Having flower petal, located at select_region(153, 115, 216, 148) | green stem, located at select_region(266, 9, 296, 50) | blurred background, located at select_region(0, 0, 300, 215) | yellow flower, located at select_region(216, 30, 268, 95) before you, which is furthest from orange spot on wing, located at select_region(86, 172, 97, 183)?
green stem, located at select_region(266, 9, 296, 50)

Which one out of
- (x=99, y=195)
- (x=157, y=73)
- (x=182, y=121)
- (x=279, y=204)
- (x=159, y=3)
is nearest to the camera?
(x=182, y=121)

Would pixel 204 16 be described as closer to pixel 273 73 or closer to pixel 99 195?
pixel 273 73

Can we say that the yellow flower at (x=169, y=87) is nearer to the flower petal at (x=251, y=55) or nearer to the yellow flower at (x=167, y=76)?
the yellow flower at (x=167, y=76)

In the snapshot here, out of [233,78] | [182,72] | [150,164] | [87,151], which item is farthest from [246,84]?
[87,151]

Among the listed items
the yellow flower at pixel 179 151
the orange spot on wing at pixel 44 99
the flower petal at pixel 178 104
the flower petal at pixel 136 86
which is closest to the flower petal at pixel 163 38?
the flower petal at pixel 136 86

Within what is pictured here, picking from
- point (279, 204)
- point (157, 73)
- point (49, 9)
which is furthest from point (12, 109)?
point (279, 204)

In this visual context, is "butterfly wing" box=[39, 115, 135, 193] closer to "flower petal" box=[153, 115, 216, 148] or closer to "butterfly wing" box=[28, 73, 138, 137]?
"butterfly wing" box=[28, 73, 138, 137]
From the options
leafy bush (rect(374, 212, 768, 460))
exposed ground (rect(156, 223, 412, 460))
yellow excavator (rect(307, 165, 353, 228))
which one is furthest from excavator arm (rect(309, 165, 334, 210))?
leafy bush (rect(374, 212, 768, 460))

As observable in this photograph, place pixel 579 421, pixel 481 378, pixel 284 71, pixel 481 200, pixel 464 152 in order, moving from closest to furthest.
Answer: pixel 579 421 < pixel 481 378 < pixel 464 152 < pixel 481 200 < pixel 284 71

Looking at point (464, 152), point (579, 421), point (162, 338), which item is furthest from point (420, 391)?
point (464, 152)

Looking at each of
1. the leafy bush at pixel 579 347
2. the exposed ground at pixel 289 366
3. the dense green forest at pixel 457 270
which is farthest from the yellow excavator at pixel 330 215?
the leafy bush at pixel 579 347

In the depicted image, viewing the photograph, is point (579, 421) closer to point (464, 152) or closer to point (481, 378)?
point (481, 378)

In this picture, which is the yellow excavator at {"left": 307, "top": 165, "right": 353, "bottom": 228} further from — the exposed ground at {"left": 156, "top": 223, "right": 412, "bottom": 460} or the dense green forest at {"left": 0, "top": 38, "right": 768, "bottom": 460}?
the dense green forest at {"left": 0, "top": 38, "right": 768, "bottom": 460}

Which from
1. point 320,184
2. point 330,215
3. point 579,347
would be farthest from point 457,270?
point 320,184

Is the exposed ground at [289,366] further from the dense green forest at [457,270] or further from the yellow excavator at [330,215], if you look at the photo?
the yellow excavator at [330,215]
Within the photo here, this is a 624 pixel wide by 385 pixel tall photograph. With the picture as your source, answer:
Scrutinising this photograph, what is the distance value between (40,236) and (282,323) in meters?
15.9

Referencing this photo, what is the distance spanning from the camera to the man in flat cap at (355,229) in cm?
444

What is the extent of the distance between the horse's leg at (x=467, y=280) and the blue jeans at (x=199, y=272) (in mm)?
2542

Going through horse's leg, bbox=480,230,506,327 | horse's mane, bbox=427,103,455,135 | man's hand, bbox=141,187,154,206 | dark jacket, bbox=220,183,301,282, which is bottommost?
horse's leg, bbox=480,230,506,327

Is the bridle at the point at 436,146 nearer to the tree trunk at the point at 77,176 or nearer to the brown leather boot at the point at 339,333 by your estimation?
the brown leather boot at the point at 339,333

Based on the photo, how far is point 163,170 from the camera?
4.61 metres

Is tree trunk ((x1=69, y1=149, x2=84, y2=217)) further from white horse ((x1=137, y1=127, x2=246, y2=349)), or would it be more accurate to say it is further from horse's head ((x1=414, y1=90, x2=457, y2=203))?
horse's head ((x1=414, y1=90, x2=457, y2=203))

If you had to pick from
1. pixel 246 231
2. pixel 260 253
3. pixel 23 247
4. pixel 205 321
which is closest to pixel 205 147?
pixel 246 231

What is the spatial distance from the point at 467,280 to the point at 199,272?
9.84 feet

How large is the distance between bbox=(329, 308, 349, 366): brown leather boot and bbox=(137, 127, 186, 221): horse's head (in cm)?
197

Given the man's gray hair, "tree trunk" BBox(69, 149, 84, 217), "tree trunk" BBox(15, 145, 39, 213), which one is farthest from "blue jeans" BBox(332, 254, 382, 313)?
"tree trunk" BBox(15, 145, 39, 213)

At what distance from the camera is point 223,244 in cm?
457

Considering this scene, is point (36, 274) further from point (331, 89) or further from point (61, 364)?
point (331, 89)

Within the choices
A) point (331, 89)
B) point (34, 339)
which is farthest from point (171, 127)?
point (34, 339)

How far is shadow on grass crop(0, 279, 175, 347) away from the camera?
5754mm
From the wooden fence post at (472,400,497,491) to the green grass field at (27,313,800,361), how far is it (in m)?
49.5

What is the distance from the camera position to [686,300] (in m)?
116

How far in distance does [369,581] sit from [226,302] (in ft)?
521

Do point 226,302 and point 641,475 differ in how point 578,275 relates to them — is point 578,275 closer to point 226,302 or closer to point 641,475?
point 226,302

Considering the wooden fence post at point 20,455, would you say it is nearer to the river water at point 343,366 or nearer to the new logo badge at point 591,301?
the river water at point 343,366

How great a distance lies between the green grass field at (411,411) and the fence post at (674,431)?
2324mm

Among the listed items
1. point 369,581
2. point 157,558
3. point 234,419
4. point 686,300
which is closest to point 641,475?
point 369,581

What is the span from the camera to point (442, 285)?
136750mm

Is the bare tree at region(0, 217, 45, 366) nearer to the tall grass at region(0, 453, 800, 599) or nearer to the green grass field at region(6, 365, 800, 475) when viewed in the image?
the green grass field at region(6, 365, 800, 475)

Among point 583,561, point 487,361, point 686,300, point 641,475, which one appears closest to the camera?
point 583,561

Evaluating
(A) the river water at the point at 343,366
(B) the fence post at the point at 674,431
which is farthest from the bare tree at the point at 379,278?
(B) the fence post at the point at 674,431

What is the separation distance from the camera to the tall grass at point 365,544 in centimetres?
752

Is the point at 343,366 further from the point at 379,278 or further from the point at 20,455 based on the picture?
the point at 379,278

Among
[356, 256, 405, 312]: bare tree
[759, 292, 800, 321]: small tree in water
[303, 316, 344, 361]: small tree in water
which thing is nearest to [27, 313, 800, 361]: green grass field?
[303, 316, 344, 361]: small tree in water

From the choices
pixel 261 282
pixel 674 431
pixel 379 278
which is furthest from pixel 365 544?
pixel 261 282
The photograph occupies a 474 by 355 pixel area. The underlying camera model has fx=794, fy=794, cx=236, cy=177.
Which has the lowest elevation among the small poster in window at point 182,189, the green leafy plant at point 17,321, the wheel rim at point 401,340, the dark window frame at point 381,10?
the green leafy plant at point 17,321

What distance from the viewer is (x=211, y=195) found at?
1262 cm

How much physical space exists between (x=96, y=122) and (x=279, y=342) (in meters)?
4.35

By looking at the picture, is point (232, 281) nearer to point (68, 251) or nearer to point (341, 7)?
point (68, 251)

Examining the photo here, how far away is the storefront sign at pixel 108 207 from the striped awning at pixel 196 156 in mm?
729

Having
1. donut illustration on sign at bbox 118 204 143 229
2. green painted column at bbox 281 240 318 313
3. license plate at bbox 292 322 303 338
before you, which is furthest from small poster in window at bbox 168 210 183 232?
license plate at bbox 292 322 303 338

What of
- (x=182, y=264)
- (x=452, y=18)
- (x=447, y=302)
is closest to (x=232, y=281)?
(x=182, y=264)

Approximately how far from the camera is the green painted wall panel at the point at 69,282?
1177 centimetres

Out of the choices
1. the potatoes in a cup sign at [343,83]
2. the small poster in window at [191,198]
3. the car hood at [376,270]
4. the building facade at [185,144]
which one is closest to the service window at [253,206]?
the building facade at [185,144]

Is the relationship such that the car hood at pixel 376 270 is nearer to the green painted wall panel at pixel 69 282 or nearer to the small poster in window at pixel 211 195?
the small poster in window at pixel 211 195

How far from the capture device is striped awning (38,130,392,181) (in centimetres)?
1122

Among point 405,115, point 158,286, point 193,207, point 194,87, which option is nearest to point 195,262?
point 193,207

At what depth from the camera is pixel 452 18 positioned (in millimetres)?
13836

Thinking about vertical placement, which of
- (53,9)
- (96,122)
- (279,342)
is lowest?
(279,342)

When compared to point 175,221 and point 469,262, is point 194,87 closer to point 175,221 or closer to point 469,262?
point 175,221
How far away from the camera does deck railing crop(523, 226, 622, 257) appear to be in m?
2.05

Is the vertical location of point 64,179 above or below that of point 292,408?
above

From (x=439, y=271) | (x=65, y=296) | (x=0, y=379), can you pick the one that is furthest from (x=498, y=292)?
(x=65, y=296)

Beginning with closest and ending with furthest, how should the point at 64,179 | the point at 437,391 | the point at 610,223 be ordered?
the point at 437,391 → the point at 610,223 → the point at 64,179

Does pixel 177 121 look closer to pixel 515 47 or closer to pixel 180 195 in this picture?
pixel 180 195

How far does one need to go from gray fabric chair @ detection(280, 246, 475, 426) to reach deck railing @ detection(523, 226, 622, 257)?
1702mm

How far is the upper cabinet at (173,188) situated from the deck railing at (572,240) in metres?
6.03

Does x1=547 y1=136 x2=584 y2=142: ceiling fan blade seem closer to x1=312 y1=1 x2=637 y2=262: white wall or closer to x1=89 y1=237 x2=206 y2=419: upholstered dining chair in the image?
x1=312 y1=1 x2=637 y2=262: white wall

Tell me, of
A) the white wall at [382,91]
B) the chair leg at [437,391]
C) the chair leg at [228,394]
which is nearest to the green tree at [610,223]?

_ _ _ _ _ _ _

Lay out the rows as a Markdown table with the columns No and Line, starting at the line that contains "How far does" and ending at the last line of the rows. Number each line and leave out blank lines.

| No | Line |
|---|---|
| 1 | How far does one need to go from gray fabric chair @ detection(280, 246, 475, 426) to reach deck railing @ detection(523, 226, 622, 257)? |
| 2 | 1702mm |
| 3 | How far is the upper cabinet at (173,188) situated from the deck railing at (572,240) in metres? |
| 4 | 6.03 |
| 5 | Does x1=547 y1=136 x2=584 y2=142: ceiling fan blade seem closer to x1=312 y1=1 x2=637 y2=262: white wall or closer to x1=89 y1=237 x2=206 y2=419: upholstered dining chair in the image? |
| 6 | x1=312 y1=1 x2=637 y2=262: white wall |
| 7 | Tell me, of |
| 8 | A) the white wall at [382,91] |
| 9 | B) the chair leg at [437,391] |
| 10 | C) the chair leg at [228,394] |
| 11 | which is nearest to the green tree at [610,223]? |